The banks’ response to the FX cap reinforces this reading. Reuters reports that lenders asked RBI for three months to comply because rapid implementation risked “disorderly unwinding” and losses. That is a remarkable indictment. When the regulated institutions immediately tell the central bank that compliance itself may destabilise the market, the policy has likely been introduced too abruptly or designed too crudely. Prudential tightening can be defensible. Emergency regulation can also be defensible. But both require sequencing, transition planning, and an understanding of market plumbing. RBI appears to have treated balance-sheet mechanics as an afterthought.
So what is RBI doing now? It appears to be fighting the rupee on too many fronts at once and with too little conceptual discipline. It is intervening in FX markets, imposing position caps, and at the same time showing elsewhere that it is willing to defer and revise major regulatory changes when operational realities become impossible to ignore. That is not a coherent anti-crisis doctrine. It is a sequence of reactive moves. Markets can tolerate tight policy. They can even tolerate pain. What they punish is inconsistency.

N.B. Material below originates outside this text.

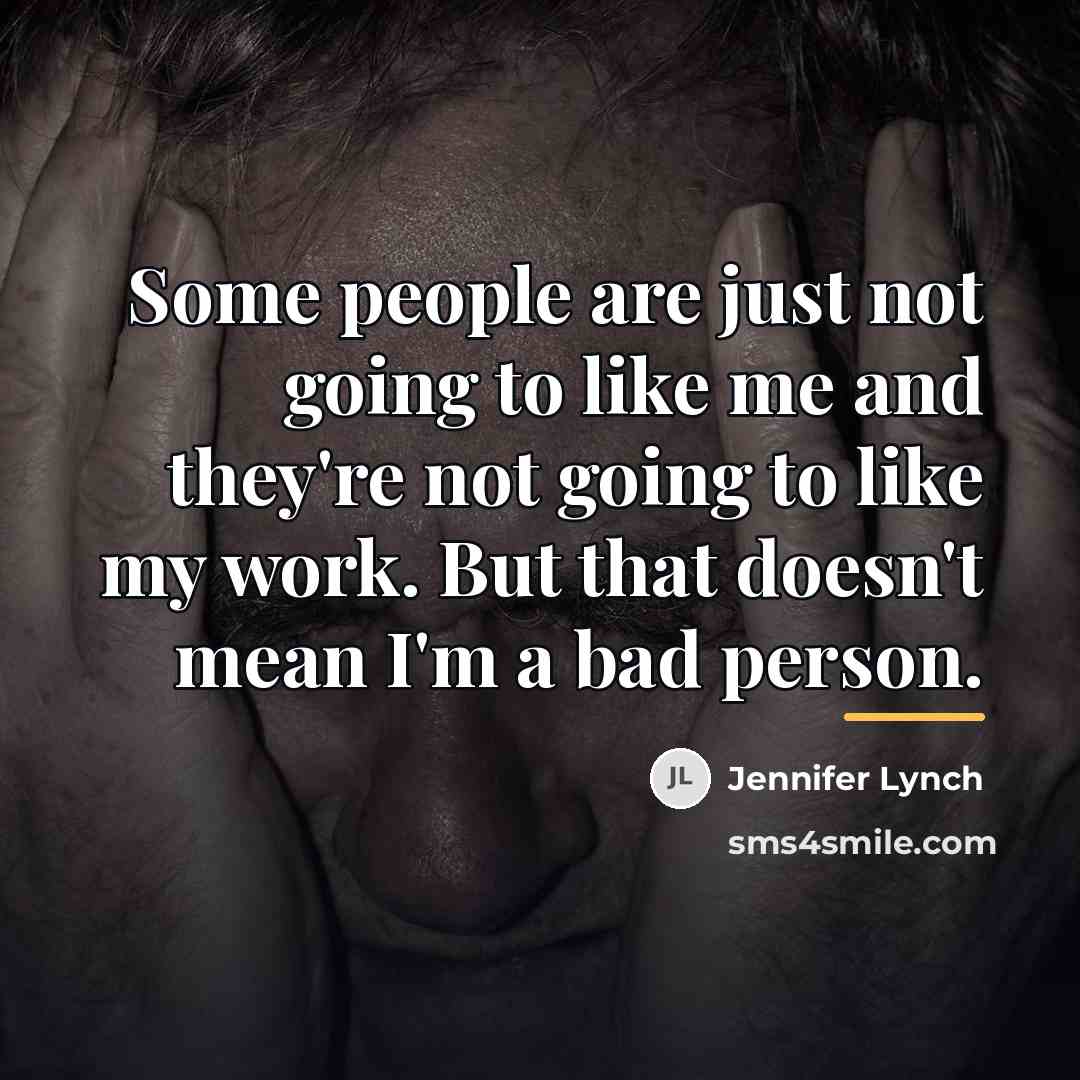 “Some people are just not going to like me and…” quote by Jennifer Lynch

The academic point is simple. Exchange rates are prices that condense information about external balances, capital flows, inflation risk, and credibility. They cannot be durably stabilised by administrative shock therapy when the macro fundamentals are deteriorating. RBI’s latest intervention did not restore confidence in the rupee. It briefly bullied the price, fractured market structure, created a once-in-a-decade arbitrage window, and then watched the currency give back its gains. That is not effective central banking. It is policy incoherence in real time.